* **Consegna**:
Secondo il testo sulla letteratura russa dell'Ottocento, in che modo Il'ja Il'ič Oblómov reagisce alle responsabilità?

* **Estratto della pagina**:
◇ ◇ ◇
La letteratura russa dell’Ottocento, pur ritraendo lo spirito del suo tempo e incarnando le rivendicazioni di un intero popolo, si è spinta oltre la mera rappresentazione romanzata di complesse storie individuali, familiari e collettive [1]. Attraverso un sapiente dosaggio di introspezione psicologica e speculazione filosofica (non, a volte, senza profondi richiami teologici) ha saputo delineare alcuni aspetti della modernità che sarebbero stati motivo di corposi studi nelle epoche successive. La sua peculiarità sta proprio in quella capacità di oltrepassare la contingenza mostrando, ogni volta, la sua sorprendente attualità.

In primo luogo ci si riferisce alla genealogia dell’uomo superfluo (lišnij čelovek) [2] con tutta una gamma di caratteristiche che, attraverso la penna arguta di autori immortali, hanno travalicato i confini nazionali e temporali. Se alcuni critici hanno visto in questa personalità la risposta negativa all’eroe romantico byroniano e la contrapposizione radicale alle caratteristiche faustiane di derivazione goethiana, essa sembra – invece – riassumerne le qualità intrinseche in una completa umanizzazione dove gli antipodi dell’aspirazione alle virtù e del desiderio di emancipazione si scontrano quotidianamente con la più spregevole vigliaccheria, l’ignavia atrofizzante, la passività negativa, la rinuncia indifferente, la cieca aggressività e la meschina scelta utilitaristica.

In quel processo agli albori della modernità il punto di tangenza appare essere l’incontro tra una prevaricazione di stampo razionalista e la distruzione ontologica, tracciando uno iato profondo tra una mentalità legata alla tradizione (etica e religiosa) e le istanze di cambiamento di una società in evoluzione. Se Il’ja Il’ič Oblómov rinuncia passivamente a qualsiasi responsabilità chiudendosi nell’apatia della sua stanza, per Evgenji Bazarov nessuna autorità o fede ha valore di fronte alle sue scelte individuali [3]. Il nichilista ante litteram si unisce al superomismo decadente di Rodion Romanovič Raskol’nikov che, in preda ai più vili istinti e ad una rabbia irrazionale, incarna la metamorfosi di un’epoca che vuole assolutamente privarsi della coscienza nonostante la sua presenza ingombrante non possa essere facilmente rimossa [4].
◇ ◇ ◇
* **Record forniti**:

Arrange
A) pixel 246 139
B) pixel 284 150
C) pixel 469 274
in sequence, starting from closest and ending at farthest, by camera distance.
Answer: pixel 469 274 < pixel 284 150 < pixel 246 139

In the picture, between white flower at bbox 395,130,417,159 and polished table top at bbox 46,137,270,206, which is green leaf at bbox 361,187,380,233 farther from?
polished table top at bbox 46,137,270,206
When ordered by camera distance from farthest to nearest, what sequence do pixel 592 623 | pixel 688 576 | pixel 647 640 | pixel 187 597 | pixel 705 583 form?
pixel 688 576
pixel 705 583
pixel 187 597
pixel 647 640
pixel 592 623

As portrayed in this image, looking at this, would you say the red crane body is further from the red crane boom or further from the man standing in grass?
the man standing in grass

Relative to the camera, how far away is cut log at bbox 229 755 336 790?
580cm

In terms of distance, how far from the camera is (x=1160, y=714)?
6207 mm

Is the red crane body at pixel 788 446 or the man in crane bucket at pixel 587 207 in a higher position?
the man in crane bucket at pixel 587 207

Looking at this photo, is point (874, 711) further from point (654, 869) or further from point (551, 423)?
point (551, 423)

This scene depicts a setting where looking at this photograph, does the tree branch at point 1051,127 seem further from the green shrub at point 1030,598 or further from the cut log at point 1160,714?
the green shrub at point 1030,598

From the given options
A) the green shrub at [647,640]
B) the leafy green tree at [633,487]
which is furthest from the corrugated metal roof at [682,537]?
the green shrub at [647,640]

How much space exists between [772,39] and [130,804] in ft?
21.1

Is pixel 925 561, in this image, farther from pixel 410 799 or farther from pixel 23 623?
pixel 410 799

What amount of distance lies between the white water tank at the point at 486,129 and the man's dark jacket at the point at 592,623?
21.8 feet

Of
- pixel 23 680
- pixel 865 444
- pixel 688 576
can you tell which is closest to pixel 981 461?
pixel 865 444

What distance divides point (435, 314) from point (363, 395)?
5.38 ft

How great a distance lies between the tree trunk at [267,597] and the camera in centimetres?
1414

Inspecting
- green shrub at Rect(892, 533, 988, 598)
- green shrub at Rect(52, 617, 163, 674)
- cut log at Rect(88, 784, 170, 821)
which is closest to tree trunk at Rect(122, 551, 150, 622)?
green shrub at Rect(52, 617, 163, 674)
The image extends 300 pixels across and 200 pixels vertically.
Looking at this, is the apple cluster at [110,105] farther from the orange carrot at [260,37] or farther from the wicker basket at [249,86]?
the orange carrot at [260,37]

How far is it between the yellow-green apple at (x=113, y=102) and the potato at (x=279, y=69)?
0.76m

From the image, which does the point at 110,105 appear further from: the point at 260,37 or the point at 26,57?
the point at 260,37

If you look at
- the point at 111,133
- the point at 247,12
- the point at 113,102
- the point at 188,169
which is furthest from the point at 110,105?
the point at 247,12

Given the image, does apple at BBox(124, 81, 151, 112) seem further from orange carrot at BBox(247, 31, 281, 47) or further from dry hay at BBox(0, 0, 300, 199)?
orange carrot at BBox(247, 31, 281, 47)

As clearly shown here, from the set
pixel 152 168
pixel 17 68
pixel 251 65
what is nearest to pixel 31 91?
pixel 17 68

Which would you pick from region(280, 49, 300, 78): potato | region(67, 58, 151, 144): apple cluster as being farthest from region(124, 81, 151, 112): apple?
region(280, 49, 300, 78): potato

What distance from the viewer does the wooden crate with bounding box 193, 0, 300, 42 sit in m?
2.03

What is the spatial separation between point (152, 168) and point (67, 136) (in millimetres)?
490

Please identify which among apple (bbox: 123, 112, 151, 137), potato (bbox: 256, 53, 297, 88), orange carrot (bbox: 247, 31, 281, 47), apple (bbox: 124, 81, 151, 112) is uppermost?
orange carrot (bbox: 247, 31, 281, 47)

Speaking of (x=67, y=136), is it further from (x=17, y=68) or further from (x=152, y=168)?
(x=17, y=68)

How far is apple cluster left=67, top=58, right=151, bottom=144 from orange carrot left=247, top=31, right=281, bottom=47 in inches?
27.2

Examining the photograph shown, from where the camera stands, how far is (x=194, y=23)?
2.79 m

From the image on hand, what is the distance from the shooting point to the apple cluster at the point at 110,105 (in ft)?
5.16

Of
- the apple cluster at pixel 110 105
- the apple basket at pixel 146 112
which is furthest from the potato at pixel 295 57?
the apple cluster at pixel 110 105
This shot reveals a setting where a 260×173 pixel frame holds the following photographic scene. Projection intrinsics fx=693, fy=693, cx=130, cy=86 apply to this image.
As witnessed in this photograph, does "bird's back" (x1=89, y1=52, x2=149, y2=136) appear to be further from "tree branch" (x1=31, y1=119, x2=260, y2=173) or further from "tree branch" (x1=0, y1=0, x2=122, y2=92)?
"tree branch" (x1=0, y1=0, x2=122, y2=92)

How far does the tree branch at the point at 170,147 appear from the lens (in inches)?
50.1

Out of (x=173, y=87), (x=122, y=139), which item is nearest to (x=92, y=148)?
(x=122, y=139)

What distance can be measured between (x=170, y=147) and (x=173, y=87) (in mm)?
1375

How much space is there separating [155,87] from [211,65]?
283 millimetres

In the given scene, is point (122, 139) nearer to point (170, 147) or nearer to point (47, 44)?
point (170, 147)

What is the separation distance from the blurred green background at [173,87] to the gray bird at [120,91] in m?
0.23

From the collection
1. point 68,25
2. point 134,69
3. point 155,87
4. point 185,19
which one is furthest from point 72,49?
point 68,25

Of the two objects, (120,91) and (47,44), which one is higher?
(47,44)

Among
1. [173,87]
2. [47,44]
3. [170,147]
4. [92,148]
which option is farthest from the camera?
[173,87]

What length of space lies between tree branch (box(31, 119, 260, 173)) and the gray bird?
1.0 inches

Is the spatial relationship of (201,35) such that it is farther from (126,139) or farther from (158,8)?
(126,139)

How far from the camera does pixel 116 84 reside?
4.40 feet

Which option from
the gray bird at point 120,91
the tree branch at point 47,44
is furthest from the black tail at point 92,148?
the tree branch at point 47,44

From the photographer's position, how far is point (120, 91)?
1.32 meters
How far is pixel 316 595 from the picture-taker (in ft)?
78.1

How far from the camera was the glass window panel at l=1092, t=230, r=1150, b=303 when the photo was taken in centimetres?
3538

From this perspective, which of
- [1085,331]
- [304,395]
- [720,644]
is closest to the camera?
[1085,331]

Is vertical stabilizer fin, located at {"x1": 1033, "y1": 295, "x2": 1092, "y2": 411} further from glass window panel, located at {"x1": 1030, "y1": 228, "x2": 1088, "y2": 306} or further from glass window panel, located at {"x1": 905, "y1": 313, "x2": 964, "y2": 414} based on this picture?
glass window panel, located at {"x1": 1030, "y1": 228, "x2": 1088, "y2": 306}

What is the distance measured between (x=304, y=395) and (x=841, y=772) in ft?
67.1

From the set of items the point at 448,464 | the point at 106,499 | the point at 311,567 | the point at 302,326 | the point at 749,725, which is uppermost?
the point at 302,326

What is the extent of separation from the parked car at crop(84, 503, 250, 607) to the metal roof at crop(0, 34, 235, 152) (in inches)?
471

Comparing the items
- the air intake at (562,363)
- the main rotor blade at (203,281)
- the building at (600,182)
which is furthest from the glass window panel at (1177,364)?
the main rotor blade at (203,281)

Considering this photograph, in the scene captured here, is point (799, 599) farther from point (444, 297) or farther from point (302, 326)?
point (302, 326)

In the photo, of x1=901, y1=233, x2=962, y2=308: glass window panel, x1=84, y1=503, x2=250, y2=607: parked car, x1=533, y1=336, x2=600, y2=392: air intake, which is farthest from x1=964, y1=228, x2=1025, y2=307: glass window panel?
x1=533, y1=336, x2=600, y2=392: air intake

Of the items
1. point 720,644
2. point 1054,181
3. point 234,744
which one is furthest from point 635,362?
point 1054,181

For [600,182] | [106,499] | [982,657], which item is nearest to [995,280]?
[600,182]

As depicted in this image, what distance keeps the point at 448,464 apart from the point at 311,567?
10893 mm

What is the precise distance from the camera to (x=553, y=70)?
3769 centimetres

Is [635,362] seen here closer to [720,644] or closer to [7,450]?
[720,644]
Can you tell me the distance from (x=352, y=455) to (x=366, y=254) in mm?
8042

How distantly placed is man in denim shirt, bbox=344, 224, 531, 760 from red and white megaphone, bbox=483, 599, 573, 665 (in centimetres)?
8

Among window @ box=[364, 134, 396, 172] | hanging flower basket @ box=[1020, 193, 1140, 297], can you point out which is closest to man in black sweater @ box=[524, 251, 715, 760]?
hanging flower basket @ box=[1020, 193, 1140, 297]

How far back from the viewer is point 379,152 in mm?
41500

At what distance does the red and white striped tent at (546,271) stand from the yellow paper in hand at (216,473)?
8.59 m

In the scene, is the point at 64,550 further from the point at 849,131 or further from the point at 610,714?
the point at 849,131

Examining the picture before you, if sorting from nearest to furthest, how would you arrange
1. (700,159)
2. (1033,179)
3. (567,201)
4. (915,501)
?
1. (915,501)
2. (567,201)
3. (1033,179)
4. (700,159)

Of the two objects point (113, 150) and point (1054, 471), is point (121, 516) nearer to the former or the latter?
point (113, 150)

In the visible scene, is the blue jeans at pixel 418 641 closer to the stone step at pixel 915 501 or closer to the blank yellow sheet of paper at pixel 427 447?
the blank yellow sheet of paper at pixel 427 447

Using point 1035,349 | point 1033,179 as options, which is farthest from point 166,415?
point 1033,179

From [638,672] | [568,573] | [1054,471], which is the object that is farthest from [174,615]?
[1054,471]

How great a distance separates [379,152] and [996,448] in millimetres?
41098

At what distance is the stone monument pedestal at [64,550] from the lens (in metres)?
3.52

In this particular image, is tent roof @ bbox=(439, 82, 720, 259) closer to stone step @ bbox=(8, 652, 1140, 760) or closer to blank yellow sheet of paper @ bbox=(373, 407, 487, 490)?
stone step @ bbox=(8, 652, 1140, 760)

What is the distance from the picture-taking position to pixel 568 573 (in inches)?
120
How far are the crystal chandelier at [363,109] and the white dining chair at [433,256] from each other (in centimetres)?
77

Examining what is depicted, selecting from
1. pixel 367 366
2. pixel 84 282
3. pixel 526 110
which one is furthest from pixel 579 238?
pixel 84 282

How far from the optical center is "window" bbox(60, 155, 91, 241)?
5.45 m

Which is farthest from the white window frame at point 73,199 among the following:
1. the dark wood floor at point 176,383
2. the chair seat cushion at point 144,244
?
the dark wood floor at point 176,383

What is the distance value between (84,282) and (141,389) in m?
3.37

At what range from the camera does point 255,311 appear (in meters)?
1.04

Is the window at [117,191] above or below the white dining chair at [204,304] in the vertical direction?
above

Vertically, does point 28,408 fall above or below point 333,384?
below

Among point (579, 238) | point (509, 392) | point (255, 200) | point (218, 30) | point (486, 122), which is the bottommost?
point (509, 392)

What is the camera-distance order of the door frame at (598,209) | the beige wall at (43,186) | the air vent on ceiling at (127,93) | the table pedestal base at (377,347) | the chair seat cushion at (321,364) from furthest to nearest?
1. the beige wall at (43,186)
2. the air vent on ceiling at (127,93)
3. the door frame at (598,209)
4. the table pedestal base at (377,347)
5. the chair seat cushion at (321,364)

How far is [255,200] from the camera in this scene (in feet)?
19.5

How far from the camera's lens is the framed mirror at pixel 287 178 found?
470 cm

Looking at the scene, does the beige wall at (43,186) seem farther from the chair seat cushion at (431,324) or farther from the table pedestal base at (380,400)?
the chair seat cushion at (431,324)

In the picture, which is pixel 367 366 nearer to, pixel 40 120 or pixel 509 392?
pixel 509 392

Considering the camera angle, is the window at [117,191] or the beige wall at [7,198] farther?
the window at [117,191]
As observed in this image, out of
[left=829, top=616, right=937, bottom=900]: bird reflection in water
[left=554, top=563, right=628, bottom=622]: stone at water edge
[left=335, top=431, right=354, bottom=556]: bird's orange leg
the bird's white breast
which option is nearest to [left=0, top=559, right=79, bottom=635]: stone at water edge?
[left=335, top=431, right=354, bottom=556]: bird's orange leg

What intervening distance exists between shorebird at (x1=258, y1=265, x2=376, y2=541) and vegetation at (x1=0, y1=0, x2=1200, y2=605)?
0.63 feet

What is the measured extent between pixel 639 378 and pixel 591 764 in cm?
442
◇ ◇ ◇
* **Risultato**:
Rinuncia passivamente a qualsiasi responsabilità, chiudendosi nell'apatia della sua stanza.